→ **Passage provided**
* Start *

Fantasy also postulates a different cosmos with different rules, but the bridge that reaches to the perilous realm of Elfland from our world is one of dream-logic. If the wicked witch says love’s first kiss will wake the sleeping beauty, only the prince who did not die on the enchanted thorns hedging the haunting castle may kiss and wake her, and not Doctor McCoy with a hypospray of stimulant. Because that is the way dream logic works, or fairy tales, or myths: the arbitrary rules of Elfland can be trespassed only with draconian retaliation, and the rewards achieved by the bold or the cunning performance of the twelve terrible tasks or the answer of the riddle of the sphinx. These are the dreamlike implications of the unreal premise, based on the rules of a realm no man has seen, but which we somehow always greet with a start of recognition.

Why do we need dreams to come from a cosmos other than this one?

I propose that while somewhere, on some dark and moonless world of inky seas beneath a blood-colored sun, some Coleopterous race of pitiless logic and soulless energy toil and travail nakedly without joy, copulate without love, live without dreams and perish without regret, their corpses left to rot where they fall, or are eaten by their larvae, that these insectiod swarms are the true heirs to this cosmos, and, unlike Man, feel no discomfort at existence here. Birth is no miracle to them and death no tragedy, because they are at home here, and their emotions exactly suit and match the contours of the world.

Not Man. We are exiles.

Why we feel this way is a question for another day; whereas the given fact we feel this way, enough men, I hope, in their hearts admit, that I need not this day take time to convince (if I could) a skeptic on this point.

We need rest because we have something like homesickness, or, rather, wanderlust, for a cosmos which suits us better.

But Science Fiction and Fantasy emerged in the modern age: I place the date of birth and name the fathers as Jules Verne and William Morris, albeit I will, if pressed, name Mary Shelly as the mother.

* End *

→ **Data excerpts**
* Start *

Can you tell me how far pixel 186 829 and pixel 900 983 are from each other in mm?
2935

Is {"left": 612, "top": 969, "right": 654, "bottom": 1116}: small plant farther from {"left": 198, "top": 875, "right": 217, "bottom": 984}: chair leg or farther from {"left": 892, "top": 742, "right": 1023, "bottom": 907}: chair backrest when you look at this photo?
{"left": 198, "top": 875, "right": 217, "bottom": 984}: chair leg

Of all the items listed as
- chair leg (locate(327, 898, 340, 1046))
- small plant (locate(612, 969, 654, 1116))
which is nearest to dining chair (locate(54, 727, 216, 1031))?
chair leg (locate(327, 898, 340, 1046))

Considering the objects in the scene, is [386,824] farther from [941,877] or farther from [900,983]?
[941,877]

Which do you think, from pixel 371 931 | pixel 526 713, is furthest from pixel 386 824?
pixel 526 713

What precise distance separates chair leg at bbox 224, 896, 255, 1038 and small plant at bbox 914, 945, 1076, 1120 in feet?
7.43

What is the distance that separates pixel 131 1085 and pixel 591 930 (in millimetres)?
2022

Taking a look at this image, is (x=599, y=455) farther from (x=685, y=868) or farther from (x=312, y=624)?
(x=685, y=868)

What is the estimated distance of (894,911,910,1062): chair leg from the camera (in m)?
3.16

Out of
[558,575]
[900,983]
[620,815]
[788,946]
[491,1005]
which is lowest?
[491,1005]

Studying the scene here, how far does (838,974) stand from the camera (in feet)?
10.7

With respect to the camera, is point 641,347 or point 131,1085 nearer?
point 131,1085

* End *

→ **Objectives**
- A) Whom does the passage on fantasy name as the fathers of Science Fiction and Fantasy?
- B) Rewrite the rows from the line containing "Taking a look" through the end of the rows, changing "camera" to "viewer" and leaving everything else as it is.
The rows bear no relation to the passage on fantasy.

→ **Results**
- A) Jules Verne and William Morris.

- B)
Taking a look at this image, is (x=599, y=455) farther from (x=685, y=868) or farther from (x=312, y=624)?
(x=685, y=868)

What is the estimated distance of (894,911,910,1062): chair leg from the viewer (in m)?
3.16

Out of
[558,575]
[900,983]
[620,815]
[788,946]
[491,1005]
which is lowest?
[491,1005]

Studying the scene here, how far does (838,974) stand from the viewer (in feet)?
10.7

With respect to the viewer, is point 641,347 or point 131,1085 nearer?
point 131,1085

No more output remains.